Почему – теперь? Почему его так мало волновало это раньше? Почему отказывался играть для меня в последние годы? Нынче вдруг начал звать на свои концерты. Все букеты передаривал мне. Обедать или ужинать приглашал в лучший ресторан. Было в этих беглых сюжетах что-то неизречённое и бесконечно грустное.

Чего я хотела, давая Диме прочесть рукопись? Объяснить что-то? Воззвать к пониманию?

– Получается, я совсем ничего не знал о твоём детстве, юности… Ты никогда не рассказывала ни о предательствах, ни о первых лагерных годах до ТЭКа. Почему? – посетовал он.
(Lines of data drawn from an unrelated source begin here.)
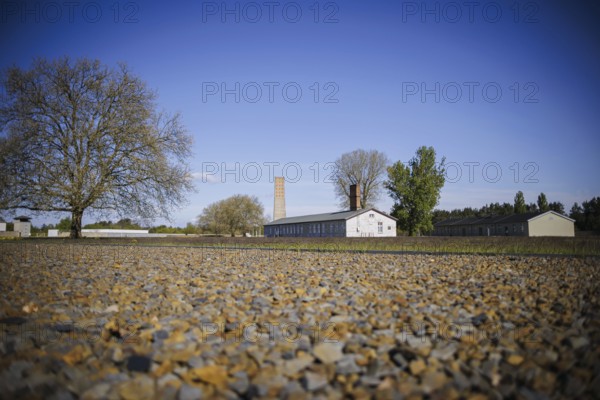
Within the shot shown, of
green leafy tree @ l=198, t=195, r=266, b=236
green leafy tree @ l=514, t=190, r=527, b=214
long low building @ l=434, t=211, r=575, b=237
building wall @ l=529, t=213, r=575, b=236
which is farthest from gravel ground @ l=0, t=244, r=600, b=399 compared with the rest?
green leafy tree @ l=514, t=190, r=527, b=214

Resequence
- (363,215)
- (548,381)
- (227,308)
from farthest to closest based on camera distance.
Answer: (363,215)
(227,308)
(548,381)

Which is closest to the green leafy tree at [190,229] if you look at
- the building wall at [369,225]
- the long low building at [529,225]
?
the building wall at [369,225]

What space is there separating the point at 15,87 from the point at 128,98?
5.75 metres

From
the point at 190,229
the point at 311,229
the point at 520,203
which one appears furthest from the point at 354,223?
the point at 190,229

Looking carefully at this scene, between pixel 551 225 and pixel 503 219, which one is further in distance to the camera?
pixel 503 219

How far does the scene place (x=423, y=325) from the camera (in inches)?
155

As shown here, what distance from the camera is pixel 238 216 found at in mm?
80250

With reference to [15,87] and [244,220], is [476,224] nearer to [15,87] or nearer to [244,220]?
[244,220]

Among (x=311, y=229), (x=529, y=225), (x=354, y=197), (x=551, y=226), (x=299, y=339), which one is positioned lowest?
(x=299, y=339)

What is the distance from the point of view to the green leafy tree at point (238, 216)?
8044 centimetres

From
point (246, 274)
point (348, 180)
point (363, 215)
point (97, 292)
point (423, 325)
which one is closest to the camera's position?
point (423, 325)

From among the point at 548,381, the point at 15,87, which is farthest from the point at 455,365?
the point at 15,87

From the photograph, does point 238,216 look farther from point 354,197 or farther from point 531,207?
point 531,207

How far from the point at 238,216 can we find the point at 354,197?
37.1 m
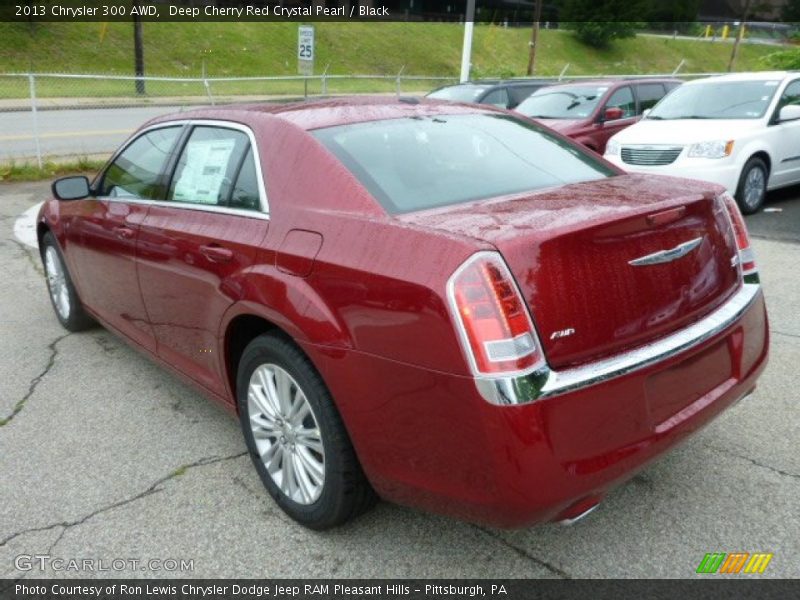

– Мне всегда и всё хотелось тебе рассказать, Дим. Ещё как хотелось. Тебе это было не нужно, неинтересно.

– Почему неинтересно?

– Наверно, потому, что ты после северных лет утверждал себя в профессии. Всё остальное было для тебя второстепенно.

– А тебе что надо было?

– Мне? Семью! Сына! Тебя! Дочь!

– …Я у тебя получился какой-то, – перевёл он разговор, – нерешительный, неуверенный… Разве я такой?

– Нет, конечно. Чего-то, значит, я так и не поняла в тебе.

После переброски вопросами-ответами я почти всё о Диме из первой рукописи исключила.

* * *

А Оля? На подаренной мне когда-то фотографии она написала: «Не казни ты себя и не мучай, человеческой доли раба!» «Человеческой доли раба» – к ней это относилось больше, чем к кому-либо другому. Она всегда жила для кого-то. Не для себя. Её способность сострадать любой человеческой беде, равно как и собачьей бездомности, по сути границ не имела. Она могла привести к себе в дом и накормить любого оборванца, дать ему денег. Не раз покупала для своих знакомых путёвки в санатории. Посвятив свою жизнь Александру Осиповичу, пожертвовав всем, она – человек глубокий и чуткий – и после ухода мужа страшилась додумать его судьбу до конца.

«Мчишься, стоя на месте, как на каком-то безумном эскалаторе. Боишься оглянуться назад, чтоб не потерять равновесия, боишься заглянуть вперёд по той же проклятой причине. Так и топчешься на мучительном пятачке своего „сегодня“ – без глубокого дыхания, только на поверхностном, минимальном, – писала она мне. – Спасательная корка? Профилактика? Анестезия? Что-то в этом роде».

«Вот сейчас, Томик, мирным и одиноким воскресным вечером, сидела на кухне, пила чай, что-то читала при этом (чтоб не бродили мысли где попало, хорошо их приковать к книге), потом перешла в комнату, где ещё не был включён свет. Это было волшебство. Я попала в другой мир. Тени от ещё не опавших листьев – по окнам, по стенам, лёгкие, колеблющиеся, фонарь за окном – как тонкая вытянутая луна. Комната стала другой, сокровенной, лишённой будничной трезвости. Я подумала: „Вот хорошо бы посидеть на тахте, не зажигая света, пустить «душу под пар». Пусть поднимется что-то из глубины твоё, дорогое“.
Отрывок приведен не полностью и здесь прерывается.